Part of my course load abroad was an internship to finish up my psychology major at Hope. The placement process began months before my arrival in which I was able to express my desires and qualifications for an internship in Santiago. Quite honestly, I did not feel equipped to actually contribute to a workplace environment, attributed  to a limited vocabulary and the fear of not being able to understand the directions and responsibilities given to me. Looking back on this semester, my internship challenged me in multiple ways, but more than anything it motivated me in the pursuit of my intended career path.

My main goal for an internship was to be involved with a population with physical and intellectual disabilities.

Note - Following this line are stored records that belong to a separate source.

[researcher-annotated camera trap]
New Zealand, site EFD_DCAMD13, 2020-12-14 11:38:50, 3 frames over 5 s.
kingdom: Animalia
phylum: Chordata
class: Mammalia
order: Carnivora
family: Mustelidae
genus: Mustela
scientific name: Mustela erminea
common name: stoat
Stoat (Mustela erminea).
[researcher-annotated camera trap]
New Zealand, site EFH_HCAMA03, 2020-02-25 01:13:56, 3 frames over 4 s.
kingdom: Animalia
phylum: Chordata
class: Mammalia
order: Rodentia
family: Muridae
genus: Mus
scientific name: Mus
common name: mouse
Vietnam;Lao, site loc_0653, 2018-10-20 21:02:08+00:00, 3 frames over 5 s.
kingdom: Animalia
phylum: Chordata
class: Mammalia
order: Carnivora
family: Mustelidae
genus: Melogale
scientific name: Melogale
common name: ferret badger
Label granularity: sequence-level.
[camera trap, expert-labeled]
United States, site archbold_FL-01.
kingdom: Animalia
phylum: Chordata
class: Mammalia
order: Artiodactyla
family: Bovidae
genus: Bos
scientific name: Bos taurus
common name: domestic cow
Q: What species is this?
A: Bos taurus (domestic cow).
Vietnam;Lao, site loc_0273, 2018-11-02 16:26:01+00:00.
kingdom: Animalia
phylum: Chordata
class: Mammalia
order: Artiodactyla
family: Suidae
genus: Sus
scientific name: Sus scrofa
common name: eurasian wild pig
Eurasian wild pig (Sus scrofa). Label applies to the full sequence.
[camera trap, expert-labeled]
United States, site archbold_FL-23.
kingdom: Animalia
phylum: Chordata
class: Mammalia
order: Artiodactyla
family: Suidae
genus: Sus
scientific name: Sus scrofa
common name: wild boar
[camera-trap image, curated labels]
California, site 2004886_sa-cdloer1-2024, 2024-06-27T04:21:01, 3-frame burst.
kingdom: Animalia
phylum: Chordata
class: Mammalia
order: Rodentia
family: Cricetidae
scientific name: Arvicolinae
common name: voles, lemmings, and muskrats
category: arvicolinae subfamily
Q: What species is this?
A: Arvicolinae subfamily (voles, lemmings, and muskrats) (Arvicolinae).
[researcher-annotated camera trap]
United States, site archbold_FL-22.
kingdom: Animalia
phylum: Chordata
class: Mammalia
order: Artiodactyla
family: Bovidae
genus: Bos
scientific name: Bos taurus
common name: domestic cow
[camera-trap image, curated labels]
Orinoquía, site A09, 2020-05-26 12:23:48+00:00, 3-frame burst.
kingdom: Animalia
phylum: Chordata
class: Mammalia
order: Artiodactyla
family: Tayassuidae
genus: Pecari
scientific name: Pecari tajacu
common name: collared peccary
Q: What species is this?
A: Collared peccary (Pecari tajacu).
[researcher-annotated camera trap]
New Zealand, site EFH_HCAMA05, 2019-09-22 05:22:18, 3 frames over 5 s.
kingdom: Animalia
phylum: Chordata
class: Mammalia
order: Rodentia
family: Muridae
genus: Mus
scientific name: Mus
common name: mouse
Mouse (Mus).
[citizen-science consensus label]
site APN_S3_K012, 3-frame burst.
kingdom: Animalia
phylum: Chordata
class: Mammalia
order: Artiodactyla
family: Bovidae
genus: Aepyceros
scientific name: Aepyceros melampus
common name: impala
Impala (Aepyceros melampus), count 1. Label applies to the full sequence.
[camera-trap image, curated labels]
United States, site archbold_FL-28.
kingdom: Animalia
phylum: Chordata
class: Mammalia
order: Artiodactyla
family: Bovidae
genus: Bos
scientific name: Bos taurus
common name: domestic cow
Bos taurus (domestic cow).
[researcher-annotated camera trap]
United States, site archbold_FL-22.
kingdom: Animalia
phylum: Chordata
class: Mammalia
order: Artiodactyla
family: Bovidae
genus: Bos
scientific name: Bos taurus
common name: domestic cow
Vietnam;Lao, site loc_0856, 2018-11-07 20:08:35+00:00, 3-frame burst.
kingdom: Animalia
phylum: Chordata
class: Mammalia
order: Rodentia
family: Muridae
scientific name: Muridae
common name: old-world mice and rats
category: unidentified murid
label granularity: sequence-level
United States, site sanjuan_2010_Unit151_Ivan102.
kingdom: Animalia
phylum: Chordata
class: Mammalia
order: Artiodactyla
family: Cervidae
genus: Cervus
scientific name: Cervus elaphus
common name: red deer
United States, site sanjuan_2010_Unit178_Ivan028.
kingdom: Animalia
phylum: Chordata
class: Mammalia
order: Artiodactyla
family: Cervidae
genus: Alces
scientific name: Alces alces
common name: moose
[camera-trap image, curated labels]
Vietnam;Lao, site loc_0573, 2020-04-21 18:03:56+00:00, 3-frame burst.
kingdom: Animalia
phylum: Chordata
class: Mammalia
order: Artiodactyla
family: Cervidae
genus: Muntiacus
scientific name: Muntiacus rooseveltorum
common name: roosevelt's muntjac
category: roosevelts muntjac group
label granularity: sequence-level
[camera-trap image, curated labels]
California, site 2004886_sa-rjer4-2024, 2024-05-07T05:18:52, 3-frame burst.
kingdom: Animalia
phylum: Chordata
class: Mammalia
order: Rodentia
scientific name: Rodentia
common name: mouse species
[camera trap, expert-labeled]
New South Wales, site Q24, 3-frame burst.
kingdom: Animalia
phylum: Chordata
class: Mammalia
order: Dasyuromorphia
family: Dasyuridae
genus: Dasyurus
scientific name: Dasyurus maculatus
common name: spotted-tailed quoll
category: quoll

I have always had a passion for working with people with special needs, and I wanted to see how that could grow and be challenged in a new culture. I was placed at a national foundation that offers many services to those with various types of disabilities. I chose to intern at a location that provides a home, schooling, and medical attention to a population who had been abandoned by their own families. There were 93 residents, nearly all of which had cerebral palsy, used wheelchairs, and were nonverbal. From my first visit, I knew this would be a challenging environment to be in, but I felt that my prior experiences had prepared me well.

I vastly underestimated the differences that existed between the rights for those with disabilities and how they vary across countries. Chile is a developing country, and the rights for the disabled populations are very far behind those of the United States. Furthermore, it was a difficult transition from working with privileged families who could send their children to summer camp or hire nannies as simply “an extra set of hands,” to working with an overcrowded foundation of residents who had no contact outside the walls of the residence.

As an intern, I was able to contribute to the building upkeep and supported the teachers and health professionals in their work with the residents. I can’t quite say that I made much of an impact on this organization, but to be a fly on the wall in a completely unique setting offered a cross-cultural perspective on disability that I would not have been able to find here in the States. I learned that empathy, joy, and friendship can be communicated without a common language or even the ability to speak. I also learned how privileged we are to have the facilities, legislation, and compassion for those with disabilities, and this is distinct in comparison with the rest of the world. As a global citizen, it can be difficult to see the injustices and imperfections that exist across cultures and people groups. However, this newfound passion is what motivates me in my studies and in future career, and will be an experience that will always remind me to be an advocate for others.